Another 133.5 sq km has disappeared since yesterday.
Jim, in my personal version of reality the storm will be with us for quite a bit longer…time will tell
Quite so Reggie.
See the latest update above.
Dipole next week?
Briefly at least, if the forecast is accurate!
O ye of little faith…
happy are those who see and believe
We may be close to witnessing the spinning (spooling ?) up of a BT over Greenland…
may be on the persistent side and hang around
Should that BT last longer than a few days a certain (almost) eponymously named ice shelf will be damaged
Right, I’m probably going to slap my forehead, but, in the above context, what does “BT” stand for?
@ William Anura
your twitter has answer
Reggie’s world famous “BlowTorch”!
Ah, so it’s not British Telecom or Bovey Tracey.
Not being a twitter user, I missed out on the “blowtorch” reference.
I think I’ll forego the forehead slapping for once.
Will continuing cyclonic activity impact volume measurement?
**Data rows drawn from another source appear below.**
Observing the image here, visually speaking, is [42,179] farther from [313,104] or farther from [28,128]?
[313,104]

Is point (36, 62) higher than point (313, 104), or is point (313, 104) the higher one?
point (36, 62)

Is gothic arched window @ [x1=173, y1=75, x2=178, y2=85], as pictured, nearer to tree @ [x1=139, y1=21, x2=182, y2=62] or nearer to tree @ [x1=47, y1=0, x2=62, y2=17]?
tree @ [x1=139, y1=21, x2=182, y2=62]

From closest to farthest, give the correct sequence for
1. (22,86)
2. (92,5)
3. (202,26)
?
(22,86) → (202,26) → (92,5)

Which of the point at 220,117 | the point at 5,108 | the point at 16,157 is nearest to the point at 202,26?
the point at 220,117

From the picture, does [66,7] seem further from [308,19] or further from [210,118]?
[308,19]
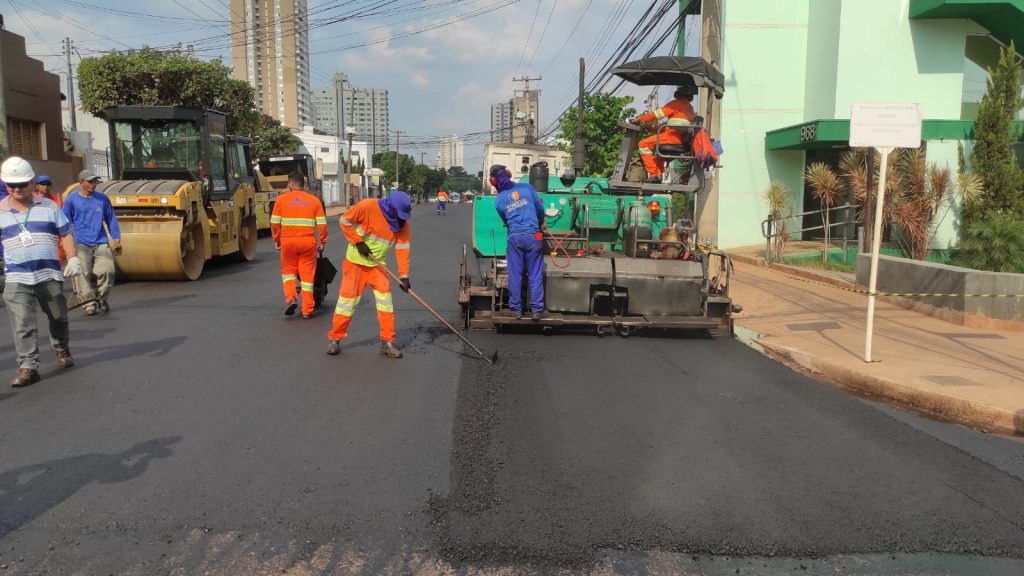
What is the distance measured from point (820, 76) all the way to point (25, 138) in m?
24.6

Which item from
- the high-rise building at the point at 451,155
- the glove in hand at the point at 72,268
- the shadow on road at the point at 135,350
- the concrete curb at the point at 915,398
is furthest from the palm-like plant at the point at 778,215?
the high-rise building at the point at 451,155

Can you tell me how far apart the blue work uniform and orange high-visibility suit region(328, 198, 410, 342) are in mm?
1397

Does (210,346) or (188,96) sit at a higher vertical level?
(188,96)

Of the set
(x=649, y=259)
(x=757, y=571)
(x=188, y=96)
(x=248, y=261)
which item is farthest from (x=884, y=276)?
(x=188, y=96)

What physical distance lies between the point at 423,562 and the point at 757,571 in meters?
1.51

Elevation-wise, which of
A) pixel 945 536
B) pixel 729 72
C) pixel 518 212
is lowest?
pixel 945 536

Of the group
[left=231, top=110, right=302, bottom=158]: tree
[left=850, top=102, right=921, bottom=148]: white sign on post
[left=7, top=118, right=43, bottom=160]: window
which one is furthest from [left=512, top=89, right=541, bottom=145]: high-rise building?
[left=850, top=102, right=921, bottom=148]: white sign on post

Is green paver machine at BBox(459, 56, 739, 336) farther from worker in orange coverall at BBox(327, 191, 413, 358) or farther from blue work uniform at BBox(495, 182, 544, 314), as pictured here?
worker in orange coverall at BBox(327, 191, 413, 358)

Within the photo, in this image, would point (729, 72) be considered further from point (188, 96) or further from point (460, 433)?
point (188, 96)

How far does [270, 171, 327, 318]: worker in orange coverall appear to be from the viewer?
912 cm

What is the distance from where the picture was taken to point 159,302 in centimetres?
1014

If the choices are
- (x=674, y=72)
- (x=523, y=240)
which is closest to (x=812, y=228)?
(x=674, y=72)

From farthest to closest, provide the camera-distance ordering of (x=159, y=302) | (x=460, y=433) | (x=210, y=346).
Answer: (x=159, y=302), (x=210, y=346), (x=460, y=433)

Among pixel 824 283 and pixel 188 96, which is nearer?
pixel 824 283
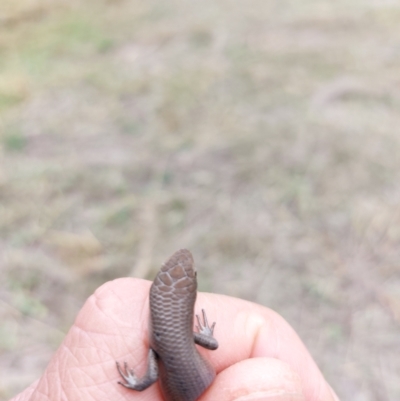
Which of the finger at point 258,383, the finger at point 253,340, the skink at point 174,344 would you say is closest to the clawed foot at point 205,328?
the finger at point 253,340

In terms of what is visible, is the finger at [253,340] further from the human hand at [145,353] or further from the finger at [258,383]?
the finger at [258,383]

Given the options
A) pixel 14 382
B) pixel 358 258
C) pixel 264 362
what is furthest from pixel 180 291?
pixel 358 258

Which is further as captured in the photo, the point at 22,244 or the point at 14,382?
the point at 22,244

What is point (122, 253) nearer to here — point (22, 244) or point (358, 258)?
point (22, 244)

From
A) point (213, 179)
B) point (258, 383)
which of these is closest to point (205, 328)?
point (258, 383)

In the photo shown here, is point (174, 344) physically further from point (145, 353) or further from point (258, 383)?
point (258, 383)

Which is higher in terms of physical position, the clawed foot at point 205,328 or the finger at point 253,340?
the clawed foot at point 205,328

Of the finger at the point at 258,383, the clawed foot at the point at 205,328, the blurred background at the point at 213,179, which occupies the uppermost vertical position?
the finger at the point at 258,383
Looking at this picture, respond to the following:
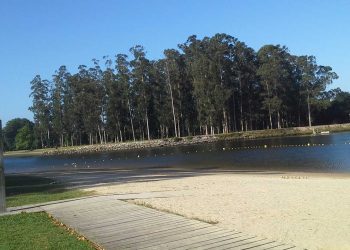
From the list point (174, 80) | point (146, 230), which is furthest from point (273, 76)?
point (146, 230)

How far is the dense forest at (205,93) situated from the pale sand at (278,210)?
2890 inches

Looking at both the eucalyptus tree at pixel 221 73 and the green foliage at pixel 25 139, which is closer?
the eucalyptus tree at pixel 221 73

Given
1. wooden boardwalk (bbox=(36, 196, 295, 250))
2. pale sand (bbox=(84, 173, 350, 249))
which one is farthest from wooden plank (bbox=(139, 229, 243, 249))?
pale sand (bbox=(84, 173, 350, 249))

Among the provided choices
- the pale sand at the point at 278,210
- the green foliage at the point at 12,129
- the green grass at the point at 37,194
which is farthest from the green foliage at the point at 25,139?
the pale sand at the point at 278,210

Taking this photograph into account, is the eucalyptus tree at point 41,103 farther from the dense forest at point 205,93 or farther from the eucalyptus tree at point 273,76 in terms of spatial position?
the eucalyptus tree at point 273,76

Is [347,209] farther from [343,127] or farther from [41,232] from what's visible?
[343,127]

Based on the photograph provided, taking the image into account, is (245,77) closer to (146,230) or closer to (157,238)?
(146,230)

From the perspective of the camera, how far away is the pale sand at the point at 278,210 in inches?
354

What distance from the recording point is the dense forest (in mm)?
92562

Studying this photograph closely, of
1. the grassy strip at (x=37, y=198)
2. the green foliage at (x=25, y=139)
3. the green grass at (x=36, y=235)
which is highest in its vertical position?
the green foliage at (x=25, y=139)

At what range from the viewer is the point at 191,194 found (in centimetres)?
1688

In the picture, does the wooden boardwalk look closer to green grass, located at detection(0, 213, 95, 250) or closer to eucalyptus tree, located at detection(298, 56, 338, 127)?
green grass, located at detection(0, 213, 95, 250)

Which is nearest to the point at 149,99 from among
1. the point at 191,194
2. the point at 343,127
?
the point at 343,127

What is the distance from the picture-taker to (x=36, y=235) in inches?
379
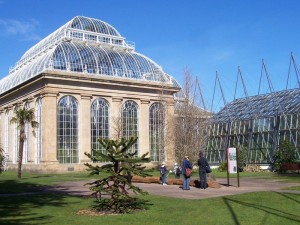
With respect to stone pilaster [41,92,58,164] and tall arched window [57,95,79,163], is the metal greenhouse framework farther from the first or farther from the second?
stone pilaster [41,92,58,164]

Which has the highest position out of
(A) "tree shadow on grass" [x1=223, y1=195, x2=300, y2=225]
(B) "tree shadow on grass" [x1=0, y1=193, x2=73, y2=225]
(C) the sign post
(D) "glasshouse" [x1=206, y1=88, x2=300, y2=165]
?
(D) "glasshouse" [x1=206, y1=88, x2=300, y2=165]

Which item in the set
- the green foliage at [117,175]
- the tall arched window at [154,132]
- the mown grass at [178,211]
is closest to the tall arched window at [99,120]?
the tall arched window at [154,132]

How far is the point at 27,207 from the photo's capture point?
16.7 metres

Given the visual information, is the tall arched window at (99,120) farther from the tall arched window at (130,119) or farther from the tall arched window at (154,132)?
the tall arched window at (154,132)

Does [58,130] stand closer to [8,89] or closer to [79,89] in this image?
[79,89]

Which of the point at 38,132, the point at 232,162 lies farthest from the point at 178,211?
the point at 38,132

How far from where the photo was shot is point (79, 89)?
5344 cm

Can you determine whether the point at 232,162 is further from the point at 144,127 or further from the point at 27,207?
the point at 144,127

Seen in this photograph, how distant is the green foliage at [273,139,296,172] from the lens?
144ft

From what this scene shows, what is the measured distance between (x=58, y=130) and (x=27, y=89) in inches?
328

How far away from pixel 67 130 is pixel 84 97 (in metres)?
4.56

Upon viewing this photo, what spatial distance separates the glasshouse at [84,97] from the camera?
51681 mm

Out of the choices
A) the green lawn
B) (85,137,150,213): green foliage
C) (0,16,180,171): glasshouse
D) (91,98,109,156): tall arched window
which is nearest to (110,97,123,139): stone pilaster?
(0,16,180,171): glasshouse

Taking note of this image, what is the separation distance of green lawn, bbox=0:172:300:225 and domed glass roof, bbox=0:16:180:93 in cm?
3614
Eckman pumping and wave action through open water and ice rubble should result in lower volume although I’m not sure satellite altimetry will be able to differentiate in rough sea conditions. Wider error bars for August?
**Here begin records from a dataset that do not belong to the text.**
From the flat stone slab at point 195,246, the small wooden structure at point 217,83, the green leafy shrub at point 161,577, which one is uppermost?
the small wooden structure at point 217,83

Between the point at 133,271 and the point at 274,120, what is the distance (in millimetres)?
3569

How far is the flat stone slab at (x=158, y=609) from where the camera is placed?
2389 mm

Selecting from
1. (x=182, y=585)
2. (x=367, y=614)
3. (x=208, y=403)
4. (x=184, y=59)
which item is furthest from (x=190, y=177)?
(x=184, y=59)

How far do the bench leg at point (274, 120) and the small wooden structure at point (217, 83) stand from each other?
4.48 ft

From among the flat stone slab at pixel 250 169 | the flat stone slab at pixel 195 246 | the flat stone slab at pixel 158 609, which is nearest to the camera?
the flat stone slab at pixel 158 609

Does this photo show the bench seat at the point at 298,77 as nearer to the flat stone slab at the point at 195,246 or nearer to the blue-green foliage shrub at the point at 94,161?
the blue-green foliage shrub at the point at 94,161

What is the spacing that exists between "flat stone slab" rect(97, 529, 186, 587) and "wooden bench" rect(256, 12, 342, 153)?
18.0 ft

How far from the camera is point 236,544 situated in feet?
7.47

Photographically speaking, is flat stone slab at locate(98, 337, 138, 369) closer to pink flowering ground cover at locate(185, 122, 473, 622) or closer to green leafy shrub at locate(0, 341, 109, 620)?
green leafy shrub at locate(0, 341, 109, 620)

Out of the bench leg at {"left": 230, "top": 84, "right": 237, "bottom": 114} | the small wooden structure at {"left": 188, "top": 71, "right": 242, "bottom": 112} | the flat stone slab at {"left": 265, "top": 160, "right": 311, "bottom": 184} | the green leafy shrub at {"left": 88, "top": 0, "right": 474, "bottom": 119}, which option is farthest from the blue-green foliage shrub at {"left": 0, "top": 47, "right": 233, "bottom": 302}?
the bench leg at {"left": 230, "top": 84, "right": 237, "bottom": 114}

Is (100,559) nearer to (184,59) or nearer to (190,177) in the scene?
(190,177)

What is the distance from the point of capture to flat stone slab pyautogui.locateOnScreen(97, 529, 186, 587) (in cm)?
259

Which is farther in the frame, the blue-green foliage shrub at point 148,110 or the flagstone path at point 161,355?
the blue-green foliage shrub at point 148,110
At this time of the year we only have “volume modelling” rather than “volume measurement”. That will have to wait for CryoSat 2 and SMOS “thickness measurement” to restart in the Autumn.
No doubt somebody will correct me if I’m wrong, but as far as I am aware the PIOMAS model does not directly concern itself with wave/ice interaction, although it does assimilate sea ice concentration in order to try and get a better handle on thickness.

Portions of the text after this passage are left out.